高橋君は \((R_t, C_t)\) から \(D_t\) へ、青木君は \((R_a, C_a)\) から \(D_a\) へ \(1\) 回の行動で \(1\) マスごとに移動することを \(T\) 回繰り返します。
移動後に高橋君と青木君の位置が一致する回数を求めてください。
また、 \(T\) 回移動後の高橋君と青木君の座標を求めてください。
大変な(しかしこれでも正しい)解法としては、 \(D_t, D_a\) がそれぞれ \(4\) 通りあるため、 \(4^2=16\) 通りすべてについて1つ1つ記述することです。しかし、これではバグを多く埋め込みやすいです。
次のように実装を工夫すると少し楽になると思います。
\(1\) 回の移動の変化を考える
\(1\) 回移動で座標が、高橋君は \(((dr)_t, (dc)_t)\) だけ変化し、青木君は \(((dr)_a, (dc)_a)\) だけ変化するとします。 \((dr)_t, (dc)_t\) は次のように表されます( \((dr)_a, (dc)_a\) も同様です)
\[ (dr)_t = \begin{cases} -1 & (D_t = `U`)\\ 1 & (D_t = `D`)\\ 0 & (他) \end{cases} \]
\[ (dc)_t = \begin{cases} -1 & (D_t = `L`)\\ 1 & (D_t = `R`)\\ 0 & (他) \end{cases} \]
「 \(x\) 回移動後、高橋君と青木君の座標が一致している」という条件は次の連立方程式で表されます。
\[ \begin{cases} R_t + x (dr)_t = R_a + x (dr)_a\\ C_t + x (dc)_t = C_a + x (dc)_a \end{cases} \]
変形すると
\[ \begin{cases} R_t - R_a = x ((dr)_a - (dr)_t)\\ C_t - C_a = x ((dc)_a - (dc)_t) \end{cases} \]
です。 \(1 \le x \le T\) を満たす整数 \(x\) であって、この連立方程式を満たすものの個数を数え上げればよいです。
\((dr)_a - (dr)_t = 0\) の場合
1個目の条件は \(R_t = R_a\) となるため、これが満たされてなかったら条件を満たす \(x\) は存在しません。そうでなかったら、すべての \(x\) について満たされます。
\((dr)_a - (dr)_t \ne 0\) の場合
\[ x = \frac{R_t - R_a}{(dr)_a - (dr)_t}\]

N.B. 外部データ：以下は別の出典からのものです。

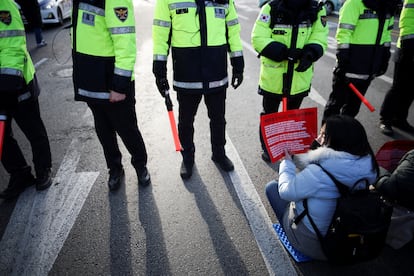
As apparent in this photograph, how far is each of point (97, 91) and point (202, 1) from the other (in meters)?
1.23

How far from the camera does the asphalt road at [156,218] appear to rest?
2350 mm

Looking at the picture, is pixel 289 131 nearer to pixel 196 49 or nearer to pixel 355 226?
pixel 355 226

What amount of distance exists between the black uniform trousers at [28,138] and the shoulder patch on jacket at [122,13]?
1.30 m

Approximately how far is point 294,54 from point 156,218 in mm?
2091

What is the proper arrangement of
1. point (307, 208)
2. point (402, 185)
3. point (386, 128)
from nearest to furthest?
point (402, 185), point (307, 208), point (386, 128)

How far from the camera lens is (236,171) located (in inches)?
136

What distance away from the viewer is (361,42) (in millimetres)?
3334

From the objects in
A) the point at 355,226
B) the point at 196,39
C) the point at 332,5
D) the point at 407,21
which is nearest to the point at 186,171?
the point at 196,39

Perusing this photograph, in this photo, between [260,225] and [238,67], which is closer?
[260,225]

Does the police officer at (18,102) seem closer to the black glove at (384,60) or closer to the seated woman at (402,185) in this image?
the seated woman at (402,185)

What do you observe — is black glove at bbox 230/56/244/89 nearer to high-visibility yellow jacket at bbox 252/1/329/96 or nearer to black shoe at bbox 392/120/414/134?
high-visibility yellow jacket at bbox 252/1/329/96

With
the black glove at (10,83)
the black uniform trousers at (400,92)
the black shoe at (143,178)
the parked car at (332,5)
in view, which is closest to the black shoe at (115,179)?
the black shoe at (143,178)

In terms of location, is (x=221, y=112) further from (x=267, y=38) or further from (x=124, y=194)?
(x=124, y=194)

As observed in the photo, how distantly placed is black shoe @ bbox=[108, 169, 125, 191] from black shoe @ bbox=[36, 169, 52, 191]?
69 cm
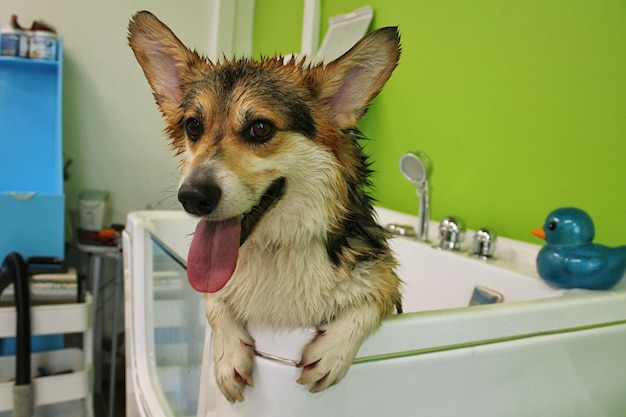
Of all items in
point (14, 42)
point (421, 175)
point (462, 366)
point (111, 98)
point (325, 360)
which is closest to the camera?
point (325, 360)

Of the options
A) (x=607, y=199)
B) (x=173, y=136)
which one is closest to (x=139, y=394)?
(x=173, y=136)

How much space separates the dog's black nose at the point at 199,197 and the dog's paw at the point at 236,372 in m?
0.19

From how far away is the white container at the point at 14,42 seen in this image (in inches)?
80.1

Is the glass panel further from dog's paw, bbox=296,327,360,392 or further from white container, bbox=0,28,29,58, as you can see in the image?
white container, bbox=0,28,29,58

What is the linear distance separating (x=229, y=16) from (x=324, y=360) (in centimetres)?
253

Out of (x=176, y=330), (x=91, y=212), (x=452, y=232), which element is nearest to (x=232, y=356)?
(x=176, y=330)

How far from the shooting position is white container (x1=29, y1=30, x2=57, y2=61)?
2.08 m

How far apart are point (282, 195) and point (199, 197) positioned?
0.50ft

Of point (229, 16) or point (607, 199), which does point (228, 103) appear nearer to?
Result: point (607, 199)

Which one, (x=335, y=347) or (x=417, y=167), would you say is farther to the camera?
(x=417, y=167)

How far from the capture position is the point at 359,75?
0.72m

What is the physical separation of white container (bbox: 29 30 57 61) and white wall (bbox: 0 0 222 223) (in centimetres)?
23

と求められます。もしこれが整数でない、すなわち、 \(R_t - R_a\) が \((dr)_a - (dr)_t\) で割り切れない場合、条件を満たす \(x\) は存在しません。
そうでない場合、 \(x\) は整数となります。ここで \(1 \le x \le T\) でなかったら、条件を満たす \(x\) は存在しません。 \(1 \le x \le T\) であったら、その \(x\) のみが条件を満たす \(x\) の候補になります。
以上のことを \(2\) 番目の方程式にも行い、
- 「すべての \(x\) について条件が満たされる」なら \(T\) 個
- 「ある \(1\le x\le T\) があり、 \(x\) のみで条件を満たす」なら \(1\) 個
- 「条件を満たす \(x\) が存在しない」なら \(0\) 個
というふうになります。
擬似コードとしては
f(rt,ra,ct,ca,dtr,dtc,dar,dac,T) {
is_all_ok_r = 0
is_all_ok_c = 0
r_value = -1
c_value = -1
if (dra - drt == 0) {
if (rt - ra != 0) {
return 0
} else {
is_all_ok_r = 1
}
} else {
if ((rt - ra) % (dra - drt) != 0) {
return 0
} else {
r_value = (rt - ra) / (dra - drt)
if (not (1 <= r_value and r_value <= T)) {
return 0
}
}
}
if (dca - dct == 0) {
if (ct - ca != 0) {
return 0
} else {
is_all_ok_c = 1
}
} else {
if ((ct - ca) % (dca - dct) != 0) {
return 0
} else {
c_value = (ct - ca) / (dca - dct)
if (not (1 <= c_value and c_value <= T)) {
return 0
}
}
}
if (is_all_ok_r == 1) {
if (is_all_ok_c == 1) {
return T;
} else {
return 1;
}
} else {
if (is_all_ok_c == 1) {
return 1;
}else {
if (r_value == c_value) {
return 1;
} else {
return 0;
}
}
}
}
このようになります。
「\(T\) 回移動後の高橋君と青木君の座標」についてはそれぞれ
\[(R_t + T (dr)_t, C_t + T(dc)_t)\]
\[(R_a + T (dr)_a, C_a + T(dc)_a)\]
となるため、簡単に求められます。